#### Data extract ####

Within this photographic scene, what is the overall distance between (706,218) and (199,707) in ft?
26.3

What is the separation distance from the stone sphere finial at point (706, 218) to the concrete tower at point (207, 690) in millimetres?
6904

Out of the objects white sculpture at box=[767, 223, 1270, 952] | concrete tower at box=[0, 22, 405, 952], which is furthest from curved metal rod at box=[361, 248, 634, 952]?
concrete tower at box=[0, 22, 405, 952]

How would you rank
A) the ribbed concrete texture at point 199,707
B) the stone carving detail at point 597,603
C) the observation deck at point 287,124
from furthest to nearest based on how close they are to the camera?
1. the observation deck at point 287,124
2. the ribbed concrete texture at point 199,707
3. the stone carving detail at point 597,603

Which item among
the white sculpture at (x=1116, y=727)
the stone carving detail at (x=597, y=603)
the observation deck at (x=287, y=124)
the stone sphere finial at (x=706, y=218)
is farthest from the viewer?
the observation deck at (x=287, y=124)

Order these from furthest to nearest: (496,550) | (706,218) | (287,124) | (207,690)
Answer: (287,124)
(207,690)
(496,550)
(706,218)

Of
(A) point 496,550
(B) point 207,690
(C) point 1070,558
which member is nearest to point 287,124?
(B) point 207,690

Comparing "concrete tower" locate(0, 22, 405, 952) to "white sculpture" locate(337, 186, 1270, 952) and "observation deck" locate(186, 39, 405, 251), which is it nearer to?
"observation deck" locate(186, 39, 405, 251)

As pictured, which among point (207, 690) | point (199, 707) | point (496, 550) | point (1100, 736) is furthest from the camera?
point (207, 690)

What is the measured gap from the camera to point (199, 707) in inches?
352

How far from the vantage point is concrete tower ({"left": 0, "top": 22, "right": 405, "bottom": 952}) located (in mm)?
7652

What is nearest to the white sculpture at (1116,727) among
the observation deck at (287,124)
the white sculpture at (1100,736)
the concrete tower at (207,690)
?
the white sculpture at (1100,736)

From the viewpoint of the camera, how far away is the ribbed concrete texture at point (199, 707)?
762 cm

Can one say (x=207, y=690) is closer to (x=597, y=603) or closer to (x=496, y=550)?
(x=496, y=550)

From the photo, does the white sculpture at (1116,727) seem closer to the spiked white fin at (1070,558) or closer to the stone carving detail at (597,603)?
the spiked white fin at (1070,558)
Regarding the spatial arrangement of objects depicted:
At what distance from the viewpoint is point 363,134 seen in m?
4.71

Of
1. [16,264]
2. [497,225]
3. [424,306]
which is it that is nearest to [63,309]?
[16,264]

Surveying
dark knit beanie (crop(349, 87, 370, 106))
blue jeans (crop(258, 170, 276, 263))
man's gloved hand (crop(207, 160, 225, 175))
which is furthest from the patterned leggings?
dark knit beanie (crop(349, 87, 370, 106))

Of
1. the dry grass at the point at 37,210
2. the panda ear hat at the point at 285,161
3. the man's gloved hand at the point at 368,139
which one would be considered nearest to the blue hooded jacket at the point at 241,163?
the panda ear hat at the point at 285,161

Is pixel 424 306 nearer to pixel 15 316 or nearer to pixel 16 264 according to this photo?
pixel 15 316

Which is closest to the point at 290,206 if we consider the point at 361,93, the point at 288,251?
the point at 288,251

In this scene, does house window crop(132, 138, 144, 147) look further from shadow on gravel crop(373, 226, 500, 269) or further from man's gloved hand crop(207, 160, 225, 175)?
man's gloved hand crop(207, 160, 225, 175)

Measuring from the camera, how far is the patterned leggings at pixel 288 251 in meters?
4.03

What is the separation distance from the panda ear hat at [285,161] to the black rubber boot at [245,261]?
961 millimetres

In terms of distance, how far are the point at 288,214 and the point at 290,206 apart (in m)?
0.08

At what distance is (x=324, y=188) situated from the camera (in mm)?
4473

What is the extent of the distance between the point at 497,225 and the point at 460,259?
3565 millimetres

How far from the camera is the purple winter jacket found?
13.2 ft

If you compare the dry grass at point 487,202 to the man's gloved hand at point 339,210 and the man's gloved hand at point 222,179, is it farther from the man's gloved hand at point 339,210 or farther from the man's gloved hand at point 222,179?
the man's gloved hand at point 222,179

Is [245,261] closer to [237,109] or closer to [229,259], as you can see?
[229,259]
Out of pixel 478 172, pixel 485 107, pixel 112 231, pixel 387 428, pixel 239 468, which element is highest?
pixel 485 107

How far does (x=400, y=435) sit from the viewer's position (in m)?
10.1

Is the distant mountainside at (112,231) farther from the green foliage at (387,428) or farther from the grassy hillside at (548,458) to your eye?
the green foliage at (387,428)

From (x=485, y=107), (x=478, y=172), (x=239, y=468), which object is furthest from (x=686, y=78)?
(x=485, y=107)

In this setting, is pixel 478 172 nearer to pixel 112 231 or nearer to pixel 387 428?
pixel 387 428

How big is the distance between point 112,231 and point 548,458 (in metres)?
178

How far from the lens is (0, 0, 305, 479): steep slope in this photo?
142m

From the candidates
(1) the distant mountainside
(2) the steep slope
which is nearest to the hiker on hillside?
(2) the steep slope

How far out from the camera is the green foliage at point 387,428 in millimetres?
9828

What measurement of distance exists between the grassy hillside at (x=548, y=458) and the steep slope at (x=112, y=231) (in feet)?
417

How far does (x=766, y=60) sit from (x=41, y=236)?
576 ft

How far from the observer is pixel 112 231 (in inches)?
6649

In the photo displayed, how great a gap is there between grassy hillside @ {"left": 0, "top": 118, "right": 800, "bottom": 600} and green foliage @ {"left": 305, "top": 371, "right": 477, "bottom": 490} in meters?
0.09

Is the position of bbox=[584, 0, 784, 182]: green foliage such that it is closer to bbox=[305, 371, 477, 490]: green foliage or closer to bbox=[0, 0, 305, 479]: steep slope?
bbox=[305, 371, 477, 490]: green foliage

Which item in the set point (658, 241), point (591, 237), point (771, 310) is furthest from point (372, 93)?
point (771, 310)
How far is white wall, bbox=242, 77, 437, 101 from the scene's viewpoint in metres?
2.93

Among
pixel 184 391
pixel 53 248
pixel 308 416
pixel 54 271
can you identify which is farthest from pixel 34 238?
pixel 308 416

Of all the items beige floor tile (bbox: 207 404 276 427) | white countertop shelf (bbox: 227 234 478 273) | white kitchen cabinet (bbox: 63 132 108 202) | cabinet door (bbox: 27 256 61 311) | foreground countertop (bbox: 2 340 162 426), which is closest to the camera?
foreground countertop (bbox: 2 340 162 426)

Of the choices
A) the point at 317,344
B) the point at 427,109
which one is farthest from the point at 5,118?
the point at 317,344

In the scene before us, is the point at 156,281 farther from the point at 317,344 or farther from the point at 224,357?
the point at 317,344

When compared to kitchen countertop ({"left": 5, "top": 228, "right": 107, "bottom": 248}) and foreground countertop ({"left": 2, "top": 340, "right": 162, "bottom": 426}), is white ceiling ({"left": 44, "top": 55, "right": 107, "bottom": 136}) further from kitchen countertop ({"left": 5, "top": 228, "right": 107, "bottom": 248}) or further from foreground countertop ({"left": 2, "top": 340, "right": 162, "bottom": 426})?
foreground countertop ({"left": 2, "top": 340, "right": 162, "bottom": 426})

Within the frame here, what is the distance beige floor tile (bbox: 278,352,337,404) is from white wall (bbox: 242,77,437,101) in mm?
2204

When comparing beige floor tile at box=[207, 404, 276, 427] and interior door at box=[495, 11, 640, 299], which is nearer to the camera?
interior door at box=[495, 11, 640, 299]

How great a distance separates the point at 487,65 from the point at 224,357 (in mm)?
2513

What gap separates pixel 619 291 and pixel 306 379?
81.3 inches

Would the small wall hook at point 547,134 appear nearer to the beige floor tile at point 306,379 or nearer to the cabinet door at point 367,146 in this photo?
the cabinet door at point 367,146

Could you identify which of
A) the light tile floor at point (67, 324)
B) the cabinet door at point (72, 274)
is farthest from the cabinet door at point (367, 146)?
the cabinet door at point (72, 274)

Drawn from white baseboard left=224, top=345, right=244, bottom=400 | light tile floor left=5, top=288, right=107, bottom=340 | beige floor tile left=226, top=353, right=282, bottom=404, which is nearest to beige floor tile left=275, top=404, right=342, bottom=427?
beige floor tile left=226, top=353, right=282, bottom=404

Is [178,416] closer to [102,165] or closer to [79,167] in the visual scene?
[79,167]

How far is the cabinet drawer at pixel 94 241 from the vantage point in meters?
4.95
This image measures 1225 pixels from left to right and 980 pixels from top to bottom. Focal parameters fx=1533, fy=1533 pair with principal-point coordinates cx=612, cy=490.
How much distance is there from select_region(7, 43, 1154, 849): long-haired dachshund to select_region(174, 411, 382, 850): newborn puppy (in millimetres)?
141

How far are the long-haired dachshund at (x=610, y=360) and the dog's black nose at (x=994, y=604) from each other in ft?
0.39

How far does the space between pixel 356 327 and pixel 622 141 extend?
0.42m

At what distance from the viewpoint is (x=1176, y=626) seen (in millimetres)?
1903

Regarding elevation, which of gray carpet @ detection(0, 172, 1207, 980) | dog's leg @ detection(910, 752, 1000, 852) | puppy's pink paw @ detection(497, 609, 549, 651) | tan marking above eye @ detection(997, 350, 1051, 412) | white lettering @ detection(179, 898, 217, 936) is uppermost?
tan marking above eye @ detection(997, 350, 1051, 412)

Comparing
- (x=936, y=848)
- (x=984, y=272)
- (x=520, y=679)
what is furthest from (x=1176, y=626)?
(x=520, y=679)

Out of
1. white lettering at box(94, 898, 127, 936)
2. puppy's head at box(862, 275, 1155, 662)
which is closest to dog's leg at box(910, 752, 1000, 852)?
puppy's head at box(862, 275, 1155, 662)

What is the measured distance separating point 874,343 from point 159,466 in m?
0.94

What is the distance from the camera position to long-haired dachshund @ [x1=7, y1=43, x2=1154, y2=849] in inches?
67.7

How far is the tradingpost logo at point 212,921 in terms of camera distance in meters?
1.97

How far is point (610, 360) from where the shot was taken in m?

####

Output exactly the lines above, from the one holding "Drawn from white" through the end of the data, including the first and last.

## Response to this exercise
Drawn from white baseboard left=224, top=345, right=244, bottom=400 | light tile floor left=5, top=288, right=107, bottom=340 | beige floor tile left=226, top=353, right=282, bottom=404, which is nearest to beige floor tile left=275, top=404, right=342, bottom=427?
beige floor tile left=226, top=353, right=282, bottom=404

Is [178,416] closer to [102,165] or closer to [79,167] in the visual scene?
[79,167]

How far is the cabinet drawer at pixel 94 241 from the vantage point in meters?
4.95
This image measures 1225 pixels from left to right and 980 pixels from top to bottom. Focal parameters fx=1533, fy=1533 pair with principal-point coordinates cx=612, cy=490.
How much distance is there from select_region(7, 43, 1154, 849): long-haired dachshund to select_region(174, 411, 382, 850): newborn puppy (in millimetres)?
141

How far are the long-haired dachshund at (x=610, y=360) and the dog's black nose at (x=994, y=604) from each other in ft?
0.39

How far does the space between pixel 356 327 and pixel 622 141 extend?
0.42m

At what distance from the viewpoint is (x=1176, y=626) seen (in millimetres)?
1903

Regarding elevation, which of gray carpet @ detection(0, 172, 1207, 980) | dog's leg @ detection(910, 752, 1000, 852) | puppy's pink paw @ detection(497, 609, 549, 651) | tan marking above eye @ detection(997, 350, 1051, 412) | white lettering @ detection(179, 898, 217, 936) is uppermost?
tan marking above eye @ detection(997, 350, 1051, 412)

Comparing
- (x=936, y=848)
- (x=984, y=272)
- (x=520, y=679)
what is furthest from (x=1176, y=626)?
(x=520, y=679)

Out of
1. white lettering at box(94, 898, 127, 936)
2. puppy's head at box(862, 275, 1155, 662)
which is closest to dog's leg at box(910, 752, 1000, 852)?
puppy's head at box(862, 275, 1155, 662)

What is the measured distance separating point 874,343 from point 159,466 in m?
0.94

What is the distance from the camera position to long-haired dachshund @ [x1=7, y1=43, x2=1154, y2=849] in inches?
67.7

How far is the tradingpost logo at point 212,921 in terms of camera distance in meters?
1.97

How far is point (610, 360) from where the shot was taken in m?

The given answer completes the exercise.